EXERCISE GOAL:
In the records below, the line that contains "When you look at this image, is" marks the start. Copy it and each line after it through the end, exactly, without pictures.

Stored records:
+ + + +

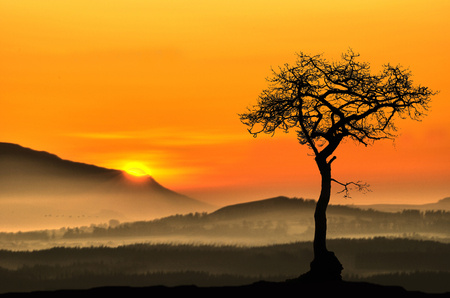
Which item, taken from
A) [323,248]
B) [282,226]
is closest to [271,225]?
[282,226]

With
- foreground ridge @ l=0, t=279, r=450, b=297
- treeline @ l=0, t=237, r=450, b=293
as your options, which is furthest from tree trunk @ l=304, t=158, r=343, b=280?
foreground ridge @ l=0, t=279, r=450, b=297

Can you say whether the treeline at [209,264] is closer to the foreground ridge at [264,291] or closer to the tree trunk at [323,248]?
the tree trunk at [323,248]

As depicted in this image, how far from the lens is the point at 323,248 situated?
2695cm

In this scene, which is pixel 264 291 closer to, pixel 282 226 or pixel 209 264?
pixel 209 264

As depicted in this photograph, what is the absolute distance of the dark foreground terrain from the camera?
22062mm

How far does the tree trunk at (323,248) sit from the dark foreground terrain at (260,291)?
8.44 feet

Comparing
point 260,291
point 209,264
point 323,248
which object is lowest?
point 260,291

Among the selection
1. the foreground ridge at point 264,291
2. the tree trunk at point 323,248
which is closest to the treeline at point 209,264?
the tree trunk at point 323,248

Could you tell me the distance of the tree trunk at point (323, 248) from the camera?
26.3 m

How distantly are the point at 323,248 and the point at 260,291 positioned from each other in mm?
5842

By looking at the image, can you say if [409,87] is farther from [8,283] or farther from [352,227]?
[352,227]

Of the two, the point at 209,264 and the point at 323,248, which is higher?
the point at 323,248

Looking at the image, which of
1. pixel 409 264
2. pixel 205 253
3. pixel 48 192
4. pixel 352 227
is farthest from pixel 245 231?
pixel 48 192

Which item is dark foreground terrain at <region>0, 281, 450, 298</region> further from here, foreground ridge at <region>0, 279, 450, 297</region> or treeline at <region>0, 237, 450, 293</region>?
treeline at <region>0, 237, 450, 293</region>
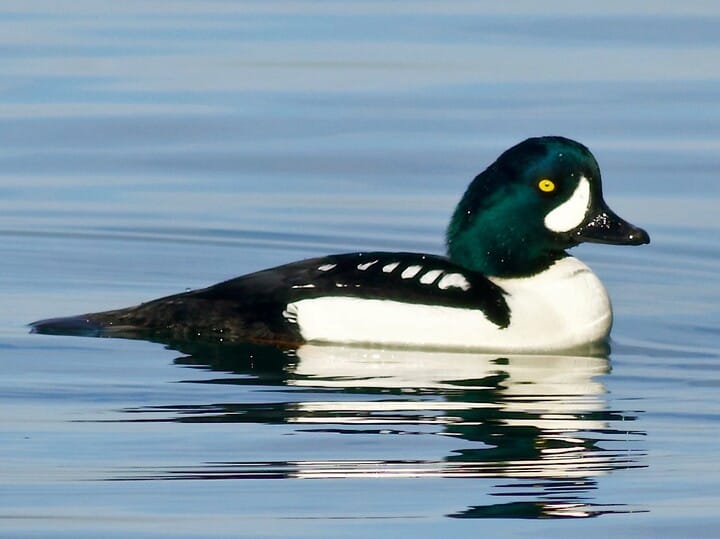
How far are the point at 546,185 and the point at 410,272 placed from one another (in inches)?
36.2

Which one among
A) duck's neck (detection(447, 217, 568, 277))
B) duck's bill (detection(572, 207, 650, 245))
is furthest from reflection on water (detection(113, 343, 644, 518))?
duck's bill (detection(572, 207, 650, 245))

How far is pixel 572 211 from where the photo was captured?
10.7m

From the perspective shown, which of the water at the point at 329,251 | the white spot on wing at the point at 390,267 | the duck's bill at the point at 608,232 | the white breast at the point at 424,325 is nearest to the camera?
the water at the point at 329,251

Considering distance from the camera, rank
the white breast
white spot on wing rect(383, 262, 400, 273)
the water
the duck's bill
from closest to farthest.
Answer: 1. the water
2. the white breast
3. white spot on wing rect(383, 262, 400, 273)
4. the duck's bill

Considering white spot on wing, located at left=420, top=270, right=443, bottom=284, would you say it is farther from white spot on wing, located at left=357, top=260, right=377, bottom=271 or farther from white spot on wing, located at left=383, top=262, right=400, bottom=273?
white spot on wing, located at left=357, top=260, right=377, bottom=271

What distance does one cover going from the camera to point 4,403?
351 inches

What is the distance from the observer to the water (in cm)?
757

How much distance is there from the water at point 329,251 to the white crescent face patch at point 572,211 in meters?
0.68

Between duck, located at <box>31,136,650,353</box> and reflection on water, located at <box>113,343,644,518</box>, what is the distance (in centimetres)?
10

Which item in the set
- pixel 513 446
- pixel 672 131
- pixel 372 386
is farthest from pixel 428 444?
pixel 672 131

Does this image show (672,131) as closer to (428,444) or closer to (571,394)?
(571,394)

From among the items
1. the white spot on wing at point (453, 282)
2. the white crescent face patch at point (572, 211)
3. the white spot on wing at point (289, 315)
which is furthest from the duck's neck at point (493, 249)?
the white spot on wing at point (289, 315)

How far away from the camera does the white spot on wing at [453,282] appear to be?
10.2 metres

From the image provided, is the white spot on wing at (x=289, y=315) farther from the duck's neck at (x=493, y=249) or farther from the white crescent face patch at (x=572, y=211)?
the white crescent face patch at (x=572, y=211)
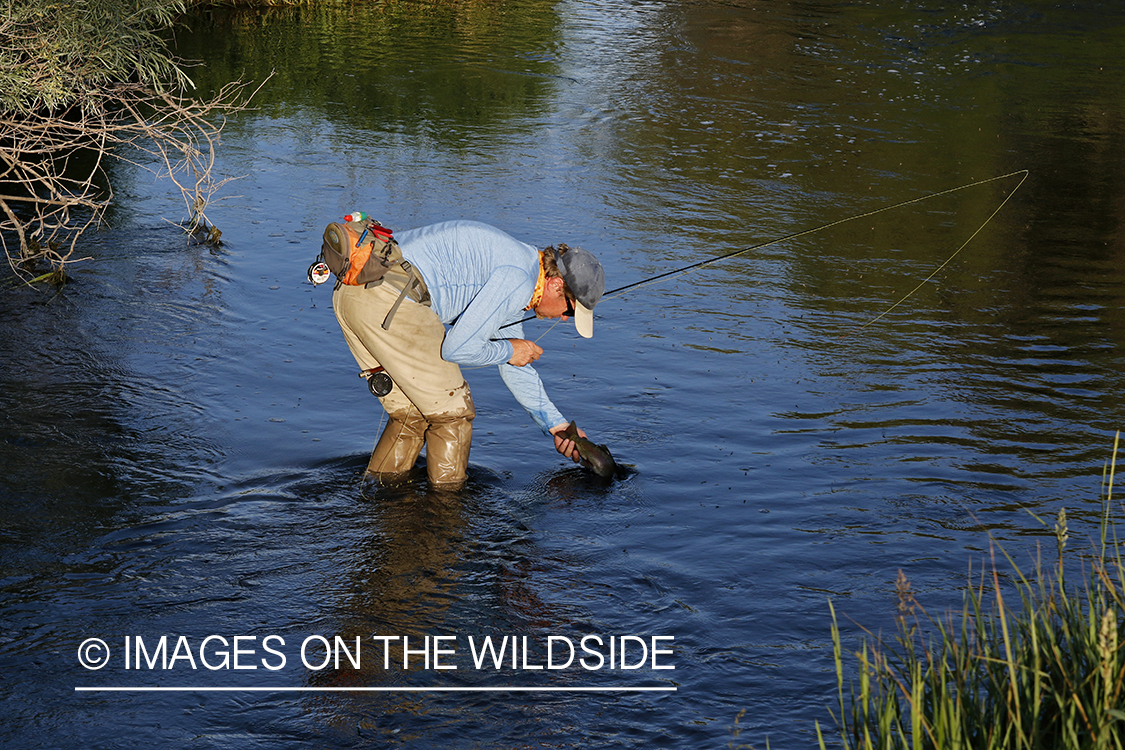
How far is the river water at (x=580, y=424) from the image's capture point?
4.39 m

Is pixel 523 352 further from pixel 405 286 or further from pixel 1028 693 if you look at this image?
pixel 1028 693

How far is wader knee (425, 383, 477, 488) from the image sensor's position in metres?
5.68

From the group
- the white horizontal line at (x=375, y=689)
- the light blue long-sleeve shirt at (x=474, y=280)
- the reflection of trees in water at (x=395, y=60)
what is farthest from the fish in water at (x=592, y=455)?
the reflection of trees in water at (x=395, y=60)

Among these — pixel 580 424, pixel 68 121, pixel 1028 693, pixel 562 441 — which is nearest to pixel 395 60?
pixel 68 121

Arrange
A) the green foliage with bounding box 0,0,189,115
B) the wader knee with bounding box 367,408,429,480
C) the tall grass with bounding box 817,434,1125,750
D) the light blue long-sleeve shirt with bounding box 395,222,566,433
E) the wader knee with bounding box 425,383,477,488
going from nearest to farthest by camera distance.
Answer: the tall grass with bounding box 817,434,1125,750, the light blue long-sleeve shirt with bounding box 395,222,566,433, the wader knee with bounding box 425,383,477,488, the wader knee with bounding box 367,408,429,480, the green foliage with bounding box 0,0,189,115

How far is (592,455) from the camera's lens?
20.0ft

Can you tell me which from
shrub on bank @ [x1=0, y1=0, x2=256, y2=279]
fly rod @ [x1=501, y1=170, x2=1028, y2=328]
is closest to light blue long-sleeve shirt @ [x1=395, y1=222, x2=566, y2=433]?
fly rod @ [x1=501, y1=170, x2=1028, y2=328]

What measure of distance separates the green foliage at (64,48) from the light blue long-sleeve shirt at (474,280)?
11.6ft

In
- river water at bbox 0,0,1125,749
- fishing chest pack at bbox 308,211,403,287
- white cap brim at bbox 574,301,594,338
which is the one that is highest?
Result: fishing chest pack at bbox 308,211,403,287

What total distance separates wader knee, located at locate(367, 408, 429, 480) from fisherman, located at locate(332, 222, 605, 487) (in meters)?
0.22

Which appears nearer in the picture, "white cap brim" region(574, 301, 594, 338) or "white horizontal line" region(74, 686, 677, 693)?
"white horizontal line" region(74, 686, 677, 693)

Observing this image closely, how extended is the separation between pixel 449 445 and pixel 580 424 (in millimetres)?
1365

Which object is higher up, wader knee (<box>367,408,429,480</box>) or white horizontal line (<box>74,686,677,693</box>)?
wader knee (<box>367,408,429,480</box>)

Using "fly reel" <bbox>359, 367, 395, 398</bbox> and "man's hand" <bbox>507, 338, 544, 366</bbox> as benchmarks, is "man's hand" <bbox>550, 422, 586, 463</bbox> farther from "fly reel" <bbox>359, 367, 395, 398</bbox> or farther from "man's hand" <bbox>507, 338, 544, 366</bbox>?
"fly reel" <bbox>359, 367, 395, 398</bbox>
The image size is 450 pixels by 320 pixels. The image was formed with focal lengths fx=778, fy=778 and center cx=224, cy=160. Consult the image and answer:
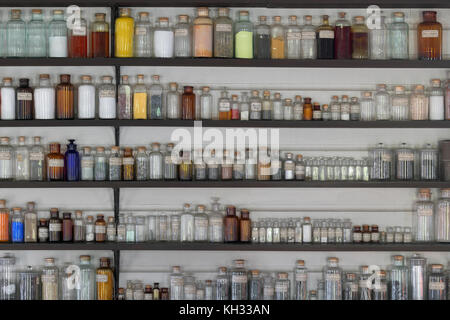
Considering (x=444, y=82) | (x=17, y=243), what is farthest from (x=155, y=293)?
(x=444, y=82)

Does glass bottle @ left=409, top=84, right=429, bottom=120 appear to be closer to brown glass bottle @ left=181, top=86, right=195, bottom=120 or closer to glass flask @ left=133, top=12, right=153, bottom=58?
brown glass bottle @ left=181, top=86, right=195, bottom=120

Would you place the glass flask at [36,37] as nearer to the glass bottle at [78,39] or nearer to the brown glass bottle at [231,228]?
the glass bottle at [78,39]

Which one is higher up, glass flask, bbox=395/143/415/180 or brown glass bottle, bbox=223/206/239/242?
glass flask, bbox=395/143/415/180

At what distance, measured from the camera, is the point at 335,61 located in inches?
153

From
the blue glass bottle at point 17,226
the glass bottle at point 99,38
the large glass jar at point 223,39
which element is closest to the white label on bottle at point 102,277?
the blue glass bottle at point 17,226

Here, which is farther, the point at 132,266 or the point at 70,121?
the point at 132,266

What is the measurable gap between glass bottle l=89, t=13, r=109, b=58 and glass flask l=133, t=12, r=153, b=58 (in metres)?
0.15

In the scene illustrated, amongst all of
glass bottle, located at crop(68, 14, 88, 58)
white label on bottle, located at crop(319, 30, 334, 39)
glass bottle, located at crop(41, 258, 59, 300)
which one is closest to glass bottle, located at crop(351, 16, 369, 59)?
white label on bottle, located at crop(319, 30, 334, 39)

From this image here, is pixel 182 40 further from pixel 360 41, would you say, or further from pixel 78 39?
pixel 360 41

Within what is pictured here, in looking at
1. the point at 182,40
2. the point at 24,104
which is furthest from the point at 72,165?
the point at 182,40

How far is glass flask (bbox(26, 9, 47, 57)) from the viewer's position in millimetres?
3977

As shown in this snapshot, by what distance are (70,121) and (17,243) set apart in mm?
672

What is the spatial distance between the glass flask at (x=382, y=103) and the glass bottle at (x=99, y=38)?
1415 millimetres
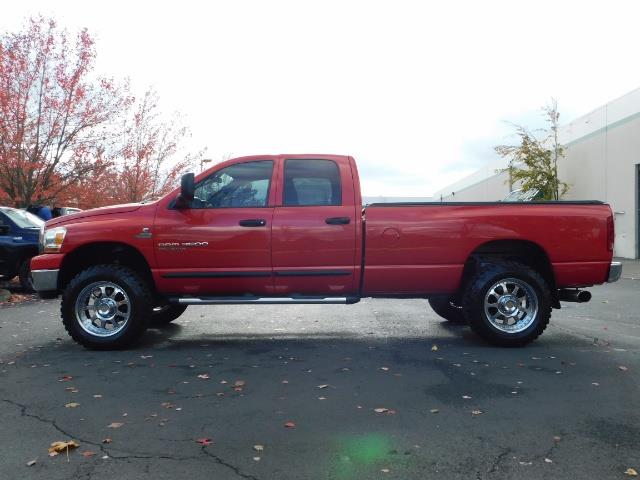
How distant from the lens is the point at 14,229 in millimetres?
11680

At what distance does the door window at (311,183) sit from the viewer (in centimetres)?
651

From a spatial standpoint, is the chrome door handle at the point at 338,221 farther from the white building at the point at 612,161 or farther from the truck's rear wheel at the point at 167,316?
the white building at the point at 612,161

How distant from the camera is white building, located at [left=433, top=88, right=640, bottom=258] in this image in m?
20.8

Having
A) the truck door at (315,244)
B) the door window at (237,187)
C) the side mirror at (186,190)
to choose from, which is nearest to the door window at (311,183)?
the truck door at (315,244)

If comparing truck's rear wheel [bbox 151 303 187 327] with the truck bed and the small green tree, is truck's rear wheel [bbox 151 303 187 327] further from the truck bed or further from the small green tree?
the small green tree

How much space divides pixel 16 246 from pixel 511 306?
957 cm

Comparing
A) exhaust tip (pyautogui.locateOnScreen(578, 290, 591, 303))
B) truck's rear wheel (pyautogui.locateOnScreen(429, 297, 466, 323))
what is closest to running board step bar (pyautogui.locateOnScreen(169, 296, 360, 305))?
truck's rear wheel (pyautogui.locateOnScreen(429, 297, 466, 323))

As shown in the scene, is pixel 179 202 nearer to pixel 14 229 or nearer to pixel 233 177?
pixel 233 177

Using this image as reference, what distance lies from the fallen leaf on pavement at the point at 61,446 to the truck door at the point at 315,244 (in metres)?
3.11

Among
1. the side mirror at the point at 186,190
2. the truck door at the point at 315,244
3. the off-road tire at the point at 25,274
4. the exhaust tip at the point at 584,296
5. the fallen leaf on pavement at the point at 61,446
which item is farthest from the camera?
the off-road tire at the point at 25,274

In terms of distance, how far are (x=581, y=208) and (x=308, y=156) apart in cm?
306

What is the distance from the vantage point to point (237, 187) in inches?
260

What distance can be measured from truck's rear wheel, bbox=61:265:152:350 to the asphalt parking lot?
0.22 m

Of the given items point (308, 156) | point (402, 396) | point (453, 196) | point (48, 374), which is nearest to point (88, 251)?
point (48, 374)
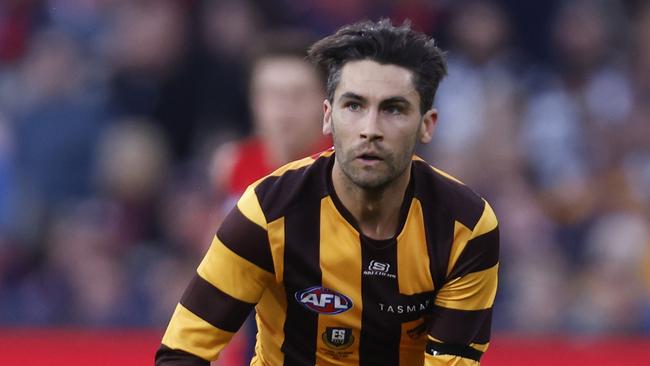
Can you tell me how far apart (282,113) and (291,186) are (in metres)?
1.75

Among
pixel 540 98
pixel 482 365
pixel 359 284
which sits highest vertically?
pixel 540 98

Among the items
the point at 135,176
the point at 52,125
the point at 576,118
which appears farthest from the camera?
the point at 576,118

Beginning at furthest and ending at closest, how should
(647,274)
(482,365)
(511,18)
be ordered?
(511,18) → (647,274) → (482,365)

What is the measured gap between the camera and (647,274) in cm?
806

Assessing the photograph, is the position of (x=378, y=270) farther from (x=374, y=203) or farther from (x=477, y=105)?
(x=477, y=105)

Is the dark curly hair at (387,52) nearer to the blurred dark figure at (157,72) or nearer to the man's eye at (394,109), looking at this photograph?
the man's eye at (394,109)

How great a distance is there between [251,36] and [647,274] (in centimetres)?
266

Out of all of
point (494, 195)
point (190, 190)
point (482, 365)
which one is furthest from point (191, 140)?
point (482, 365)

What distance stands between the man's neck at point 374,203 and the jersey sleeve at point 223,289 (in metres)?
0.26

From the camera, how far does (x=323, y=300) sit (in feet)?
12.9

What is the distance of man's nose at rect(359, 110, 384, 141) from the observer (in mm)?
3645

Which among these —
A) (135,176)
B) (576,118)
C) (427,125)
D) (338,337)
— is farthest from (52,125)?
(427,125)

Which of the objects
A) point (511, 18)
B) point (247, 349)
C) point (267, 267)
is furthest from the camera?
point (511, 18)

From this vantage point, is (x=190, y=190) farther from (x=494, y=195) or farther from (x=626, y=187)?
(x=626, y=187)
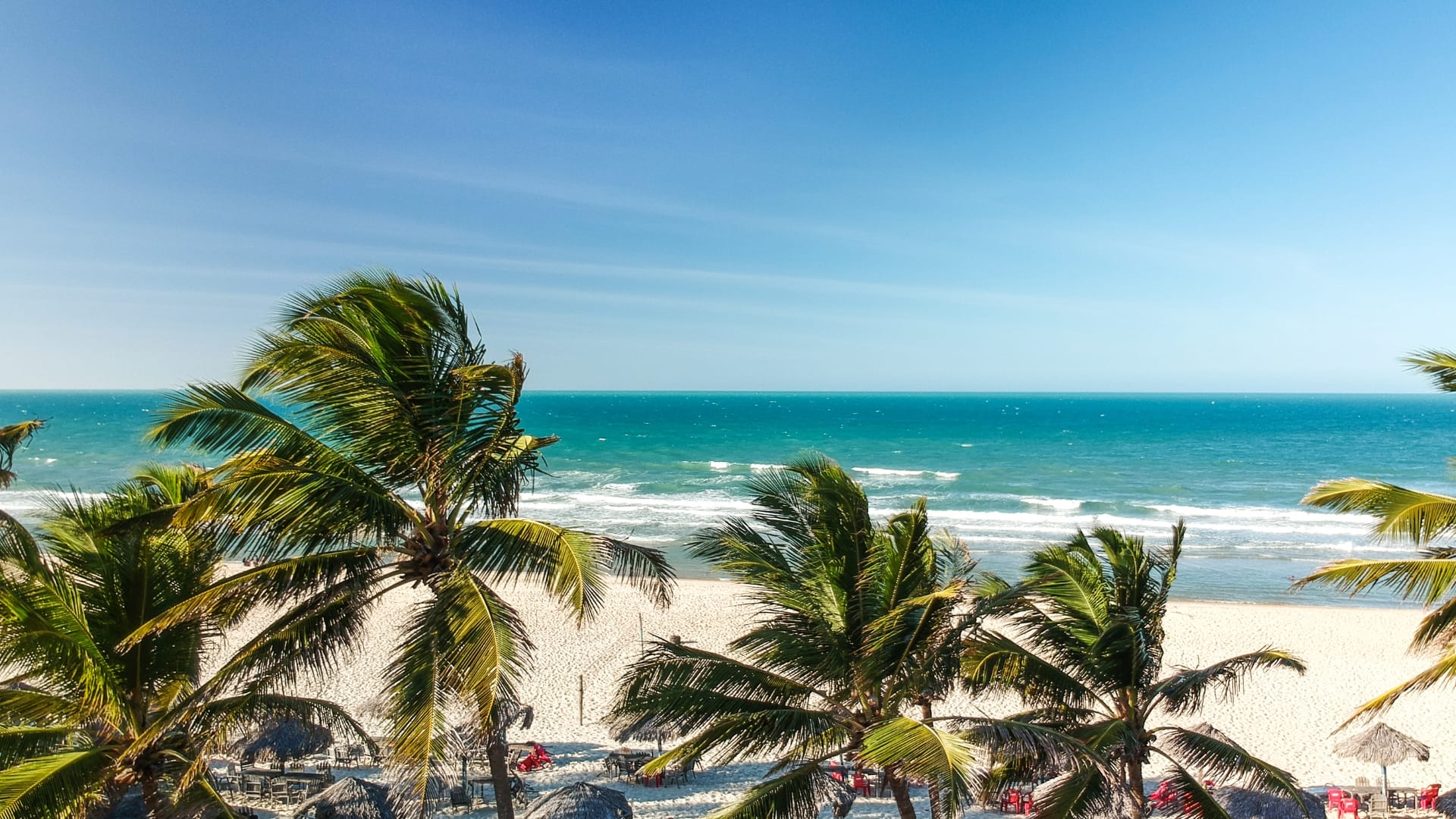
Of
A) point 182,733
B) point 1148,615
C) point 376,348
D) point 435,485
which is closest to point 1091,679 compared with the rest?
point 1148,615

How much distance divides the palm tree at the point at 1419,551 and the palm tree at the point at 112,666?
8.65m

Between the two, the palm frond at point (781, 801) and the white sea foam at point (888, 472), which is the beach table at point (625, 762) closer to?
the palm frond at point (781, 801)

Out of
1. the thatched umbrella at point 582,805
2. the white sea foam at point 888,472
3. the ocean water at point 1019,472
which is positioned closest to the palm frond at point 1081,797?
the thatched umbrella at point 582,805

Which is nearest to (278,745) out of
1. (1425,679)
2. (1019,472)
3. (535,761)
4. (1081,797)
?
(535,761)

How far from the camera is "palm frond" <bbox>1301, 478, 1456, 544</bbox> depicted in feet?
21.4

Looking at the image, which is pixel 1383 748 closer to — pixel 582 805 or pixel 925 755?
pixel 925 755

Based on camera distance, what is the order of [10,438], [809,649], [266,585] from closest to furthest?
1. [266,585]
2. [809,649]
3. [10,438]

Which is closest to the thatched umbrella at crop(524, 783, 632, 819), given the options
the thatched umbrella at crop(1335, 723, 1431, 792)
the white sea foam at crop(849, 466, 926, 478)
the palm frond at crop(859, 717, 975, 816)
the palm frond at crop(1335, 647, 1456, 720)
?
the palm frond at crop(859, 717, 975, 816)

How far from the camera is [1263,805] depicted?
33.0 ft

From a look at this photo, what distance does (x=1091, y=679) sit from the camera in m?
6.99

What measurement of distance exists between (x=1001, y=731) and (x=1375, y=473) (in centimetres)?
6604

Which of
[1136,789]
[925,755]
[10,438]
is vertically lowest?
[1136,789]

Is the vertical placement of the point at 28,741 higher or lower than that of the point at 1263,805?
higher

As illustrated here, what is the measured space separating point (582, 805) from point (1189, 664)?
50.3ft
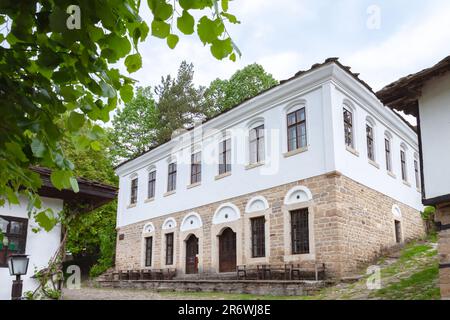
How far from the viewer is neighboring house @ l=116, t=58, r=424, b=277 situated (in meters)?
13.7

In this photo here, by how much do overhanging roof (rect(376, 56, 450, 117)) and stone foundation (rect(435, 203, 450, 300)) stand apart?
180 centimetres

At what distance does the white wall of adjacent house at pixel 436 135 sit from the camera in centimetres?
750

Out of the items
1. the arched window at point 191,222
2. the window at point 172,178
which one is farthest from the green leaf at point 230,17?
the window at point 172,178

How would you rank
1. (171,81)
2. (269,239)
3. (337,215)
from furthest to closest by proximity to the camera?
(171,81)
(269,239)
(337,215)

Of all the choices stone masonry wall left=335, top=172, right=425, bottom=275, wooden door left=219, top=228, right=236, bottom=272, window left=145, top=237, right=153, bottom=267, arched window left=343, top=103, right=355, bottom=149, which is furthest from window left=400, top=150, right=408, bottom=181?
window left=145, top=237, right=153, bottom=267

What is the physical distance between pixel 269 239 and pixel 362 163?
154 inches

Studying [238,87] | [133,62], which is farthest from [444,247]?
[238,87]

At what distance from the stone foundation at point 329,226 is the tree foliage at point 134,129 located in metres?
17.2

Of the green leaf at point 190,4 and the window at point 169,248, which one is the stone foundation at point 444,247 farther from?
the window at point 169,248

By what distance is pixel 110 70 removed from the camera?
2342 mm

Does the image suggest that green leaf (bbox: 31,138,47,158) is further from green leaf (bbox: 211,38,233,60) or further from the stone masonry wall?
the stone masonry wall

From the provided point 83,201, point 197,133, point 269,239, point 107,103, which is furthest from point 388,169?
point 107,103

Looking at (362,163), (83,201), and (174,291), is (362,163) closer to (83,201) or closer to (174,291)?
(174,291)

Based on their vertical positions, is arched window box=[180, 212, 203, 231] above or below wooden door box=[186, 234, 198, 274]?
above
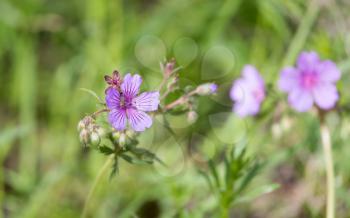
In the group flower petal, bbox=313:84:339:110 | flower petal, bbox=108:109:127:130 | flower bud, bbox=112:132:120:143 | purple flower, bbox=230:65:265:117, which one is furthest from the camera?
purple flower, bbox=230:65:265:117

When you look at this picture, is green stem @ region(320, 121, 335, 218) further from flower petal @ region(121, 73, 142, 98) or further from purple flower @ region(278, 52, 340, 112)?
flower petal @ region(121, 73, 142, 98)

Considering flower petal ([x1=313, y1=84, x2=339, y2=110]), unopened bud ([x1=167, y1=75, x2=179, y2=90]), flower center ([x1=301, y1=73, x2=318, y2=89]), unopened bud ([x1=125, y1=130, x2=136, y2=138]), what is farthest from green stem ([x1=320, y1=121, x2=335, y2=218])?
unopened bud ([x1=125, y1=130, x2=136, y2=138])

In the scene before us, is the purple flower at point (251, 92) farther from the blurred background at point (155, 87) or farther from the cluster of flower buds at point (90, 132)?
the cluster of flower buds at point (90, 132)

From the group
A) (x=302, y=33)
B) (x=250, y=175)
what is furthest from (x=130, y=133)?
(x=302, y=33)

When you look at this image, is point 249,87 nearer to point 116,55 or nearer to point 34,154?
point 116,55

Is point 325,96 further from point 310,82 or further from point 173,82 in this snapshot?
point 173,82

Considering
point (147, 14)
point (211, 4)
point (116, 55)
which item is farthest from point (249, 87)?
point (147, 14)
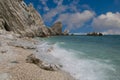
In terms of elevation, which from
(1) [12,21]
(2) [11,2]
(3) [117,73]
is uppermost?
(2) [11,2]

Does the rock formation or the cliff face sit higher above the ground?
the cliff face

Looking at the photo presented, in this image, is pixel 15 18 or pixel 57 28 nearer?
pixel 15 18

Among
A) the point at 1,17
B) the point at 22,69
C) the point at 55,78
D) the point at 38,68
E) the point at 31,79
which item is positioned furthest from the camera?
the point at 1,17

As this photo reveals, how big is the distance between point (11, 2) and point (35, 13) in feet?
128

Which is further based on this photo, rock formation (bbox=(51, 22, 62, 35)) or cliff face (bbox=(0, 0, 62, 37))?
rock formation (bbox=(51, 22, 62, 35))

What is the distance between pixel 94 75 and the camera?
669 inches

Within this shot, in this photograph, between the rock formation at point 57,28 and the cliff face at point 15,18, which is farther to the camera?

+ + + +

RESULT BELOW:
When you look at this image, is point 249,87 nearer to point 116,55 or nearer to point 34,154?
point 116,55

Is point 325,96 further from point 310,82 or further from point 173,82 in this snapshot?
point 173,82

Considering
point (147, 14)
point (211, 4)
point (116, 55)
which item is farthest from point (249, 87)?
point (147, 14)
In terms of elevation, which from
(1) [12,21]
(2) [11,2]
(3) [117,73]
is uppermost?
(2) [11,2]

Does the rock formation or the cliff face sit higher above the ground?
the cliff face

Looking at the photo presented, in this image, is pixel 15 18 or pixel 57 28 nearer?
pixel 15 18

Among
A) the point at 1,17
B) the point at 22,69
C) the point at 55,78
D) the point at 38,68
E) the point at 31,79
which item is positioned furthest from the camera?
the point at 1,17

As this photo reveals, how big is the distance between point (11, 2) and point (35, 13) in feet?
128

Which is further based on this photo, rock formation (bbox=(51, 22, 62, 35)) or cliff face (bbox=(0, 0, 62, 37))?
rock formation (bbox=(51, 22, 62, 35))

What is the distance between pixel 94 75 and the camera?
669 inches

Within this shot, in this photograph, between the rock formation at point 57,28 and the cliff face at point 15,18, which is farther to the camera?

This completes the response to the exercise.